PROMPT
Reproduce the following records exactly from the line containing "From the fountain" onward, ending with the last line and including it.
— BEGIN TASK MATERIAL —
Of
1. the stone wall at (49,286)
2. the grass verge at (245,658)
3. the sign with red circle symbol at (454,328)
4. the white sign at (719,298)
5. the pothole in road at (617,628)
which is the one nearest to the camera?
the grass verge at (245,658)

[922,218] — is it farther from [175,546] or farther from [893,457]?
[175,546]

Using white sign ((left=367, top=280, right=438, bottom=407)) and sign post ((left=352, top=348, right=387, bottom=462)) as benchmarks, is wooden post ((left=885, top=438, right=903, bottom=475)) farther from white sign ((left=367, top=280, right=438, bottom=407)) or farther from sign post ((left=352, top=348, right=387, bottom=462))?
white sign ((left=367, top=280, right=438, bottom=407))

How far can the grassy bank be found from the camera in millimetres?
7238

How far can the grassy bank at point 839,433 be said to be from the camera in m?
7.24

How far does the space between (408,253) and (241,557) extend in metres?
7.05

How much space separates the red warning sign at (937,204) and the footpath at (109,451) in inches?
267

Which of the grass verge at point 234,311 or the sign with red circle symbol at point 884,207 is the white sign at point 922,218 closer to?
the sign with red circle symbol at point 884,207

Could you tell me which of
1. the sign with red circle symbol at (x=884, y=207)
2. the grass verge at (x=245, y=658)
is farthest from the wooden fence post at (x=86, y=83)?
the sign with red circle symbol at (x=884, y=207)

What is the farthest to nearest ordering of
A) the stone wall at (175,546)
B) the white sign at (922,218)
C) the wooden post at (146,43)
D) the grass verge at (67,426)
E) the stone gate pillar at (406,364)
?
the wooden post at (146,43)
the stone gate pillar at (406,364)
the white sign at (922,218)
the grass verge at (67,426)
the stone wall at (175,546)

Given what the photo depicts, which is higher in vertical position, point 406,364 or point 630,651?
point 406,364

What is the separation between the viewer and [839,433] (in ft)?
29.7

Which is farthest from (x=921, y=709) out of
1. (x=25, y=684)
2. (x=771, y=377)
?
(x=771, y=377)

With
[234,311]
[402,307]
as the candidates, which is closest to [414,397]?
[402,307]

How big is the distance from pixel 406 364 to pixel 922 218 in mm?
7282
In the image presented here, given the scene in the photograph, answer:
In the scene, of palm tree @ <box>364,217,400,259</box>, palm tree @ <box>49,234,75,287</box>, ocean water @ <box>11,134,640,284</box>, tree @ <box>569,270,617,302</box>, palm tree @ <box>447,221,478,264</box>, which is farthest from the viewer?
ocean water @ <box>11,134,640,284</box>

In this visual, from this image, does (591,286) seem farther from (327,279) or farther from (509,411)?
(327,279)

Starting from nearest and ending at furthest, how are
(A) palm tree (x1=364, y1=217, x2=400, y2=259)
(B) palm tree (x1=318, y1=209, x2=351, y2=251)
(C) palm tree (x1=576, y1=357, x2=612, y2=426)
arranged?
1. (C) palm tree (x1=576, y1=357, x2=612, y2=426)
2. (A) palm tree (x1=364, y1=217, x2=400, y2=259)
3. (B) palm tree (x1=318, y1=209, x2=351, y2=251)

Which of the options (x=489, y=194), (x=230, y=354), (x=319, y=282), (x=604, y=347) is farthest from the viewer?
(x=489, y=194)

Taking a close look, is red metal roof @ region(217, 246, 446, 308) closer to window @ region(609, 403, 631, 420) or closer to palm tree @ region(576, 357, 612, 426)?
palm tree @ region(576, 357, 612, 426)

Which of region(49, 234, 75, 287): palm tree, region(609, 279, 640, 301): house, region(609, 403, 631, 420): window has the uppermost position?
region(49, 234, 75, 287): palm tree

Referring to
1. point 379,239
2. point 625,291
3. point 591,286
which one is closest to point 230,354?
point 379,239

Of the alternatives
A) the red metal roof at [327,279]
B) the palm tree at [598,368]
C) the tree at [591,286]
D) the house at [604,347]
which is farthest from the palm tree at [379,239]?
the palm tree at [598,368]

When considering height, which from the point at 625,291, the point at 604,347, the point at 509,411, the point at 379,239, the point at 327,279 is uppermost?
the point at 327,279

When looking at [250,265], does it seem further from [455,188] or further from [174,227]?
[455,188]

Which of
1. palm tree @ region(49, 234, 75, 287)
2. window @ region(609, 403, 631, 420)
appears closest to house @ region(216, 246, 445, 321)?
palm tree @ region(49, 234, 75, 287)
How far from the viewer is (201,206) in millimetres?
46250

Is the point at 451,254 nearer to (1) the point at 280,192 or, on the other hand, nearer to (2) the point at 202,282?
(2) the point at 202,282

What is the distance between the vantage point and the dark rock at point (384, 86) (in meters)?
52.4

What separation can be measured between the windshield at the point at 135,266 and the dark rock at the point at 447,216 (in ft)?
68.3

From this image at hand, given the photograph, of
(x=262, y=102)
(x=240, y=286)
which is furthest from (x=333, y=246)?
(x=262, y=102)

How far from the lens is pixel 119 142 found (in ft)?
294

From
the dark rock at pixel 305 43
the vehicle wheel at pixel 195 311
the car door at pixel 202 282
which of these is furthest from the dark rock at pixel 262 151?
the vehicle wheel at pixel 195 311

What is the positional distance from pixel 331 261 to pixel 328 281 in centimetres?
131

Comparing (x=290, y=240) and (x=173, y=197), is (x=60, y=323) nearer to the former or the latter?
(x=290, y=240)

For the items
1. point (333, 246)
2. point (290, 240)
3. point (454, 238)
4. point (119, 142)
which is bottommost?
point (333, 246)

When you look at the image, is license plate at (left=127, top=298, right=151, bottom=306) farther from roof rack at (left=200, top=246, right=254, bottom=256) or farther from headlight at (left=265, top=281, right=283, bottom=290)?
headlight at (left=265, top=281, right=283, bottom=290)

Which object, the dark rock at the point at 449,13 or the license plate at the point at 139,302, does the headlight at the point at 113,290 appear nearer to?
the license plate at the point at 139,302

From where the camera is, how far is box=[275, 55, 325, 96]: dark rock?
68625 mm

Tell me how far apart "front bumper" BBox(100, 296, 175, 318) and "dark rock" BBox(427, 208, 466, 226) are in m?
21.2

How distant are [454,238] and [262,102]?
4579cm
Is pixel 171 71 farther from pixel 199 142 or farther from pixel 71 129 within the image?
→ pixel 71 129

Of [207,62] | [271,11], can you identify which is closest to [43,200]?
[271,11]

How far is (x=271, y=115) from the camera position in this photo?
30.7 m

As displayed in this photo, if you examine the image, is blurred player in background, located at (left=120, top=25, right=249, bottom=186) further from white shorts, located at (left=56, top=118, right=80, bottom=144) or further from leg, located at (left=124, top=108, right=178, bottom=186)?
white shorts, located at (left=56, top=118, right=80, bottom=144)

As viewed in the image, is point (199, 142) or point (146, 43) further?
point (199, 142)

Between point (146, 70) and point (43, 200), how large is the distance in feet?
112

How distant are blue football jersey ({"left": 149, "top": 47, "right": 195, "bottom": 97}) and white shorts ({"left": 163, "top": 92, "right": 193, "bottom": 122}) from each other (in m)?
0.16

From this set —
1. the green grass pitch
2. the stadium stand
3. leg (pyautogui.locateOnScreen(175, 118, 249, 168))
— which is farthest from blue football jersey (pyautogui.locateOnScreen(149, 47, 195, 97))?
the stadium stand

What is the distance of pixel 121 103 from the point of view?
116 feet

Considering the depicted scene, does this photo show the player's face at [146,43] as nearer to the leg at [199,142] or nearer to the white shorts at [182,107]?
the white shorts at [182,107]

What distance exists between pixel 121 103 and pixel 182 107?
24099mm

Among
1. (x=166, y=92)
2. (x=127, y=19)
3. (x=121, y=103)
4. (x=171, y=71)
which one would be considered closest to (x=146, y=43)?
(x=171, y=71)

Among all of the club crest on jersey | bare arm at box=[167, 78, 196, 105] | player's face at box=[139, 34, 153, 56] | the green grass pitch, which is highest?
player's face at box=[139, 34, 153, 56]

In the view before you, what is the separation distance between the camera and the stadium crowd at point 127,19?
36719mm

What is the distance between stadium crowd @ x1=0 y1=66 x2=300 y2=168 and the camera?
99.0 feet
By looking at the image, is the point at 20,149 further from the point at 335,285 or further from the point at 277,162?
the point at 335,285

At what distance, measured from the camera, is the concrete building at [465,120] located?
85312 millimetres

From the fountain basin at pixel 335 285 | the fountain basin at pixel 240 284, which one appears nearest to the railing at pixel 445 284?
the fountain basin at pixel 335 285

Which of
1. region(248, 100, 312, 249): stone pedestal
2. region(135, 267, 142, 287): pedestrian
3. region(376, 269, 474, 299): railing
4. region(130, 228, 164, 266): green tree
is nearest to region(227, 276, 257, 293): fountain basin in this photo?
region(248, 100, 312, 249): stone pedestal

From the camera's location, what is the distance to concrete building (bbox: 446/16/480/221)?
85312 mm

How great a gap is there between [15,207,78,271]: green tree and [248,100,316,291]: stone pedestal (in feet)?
— END TASK MATERIAL —
THE REPLY
From the fountain basin at pixel 335 285 | the fountain basin at pixel 240 284, which one appears nearest to the railing at pixel 445 284?
the fountain basin at pixel 335 285

Which of
1. region(248, 100, 312, 249): stone pedestal
2. region(135, 267, 142, 287): pedestrian
3. region(376, 269, 474, 299): railing
4. region(130, 228, 164, 266): green tree
is nearest to region(227, 276, 257, 293): fountain basin in this photo?
region(248, 100, 312, 249): stone pedestal

From the camera's location, what is the distance to concrete building (bbox: 446/16/480/221)?
85312 mm

How great a gap is there between [15,207,78,271]: green tree and [248,100,316,291]: stone pedestal (in feet)?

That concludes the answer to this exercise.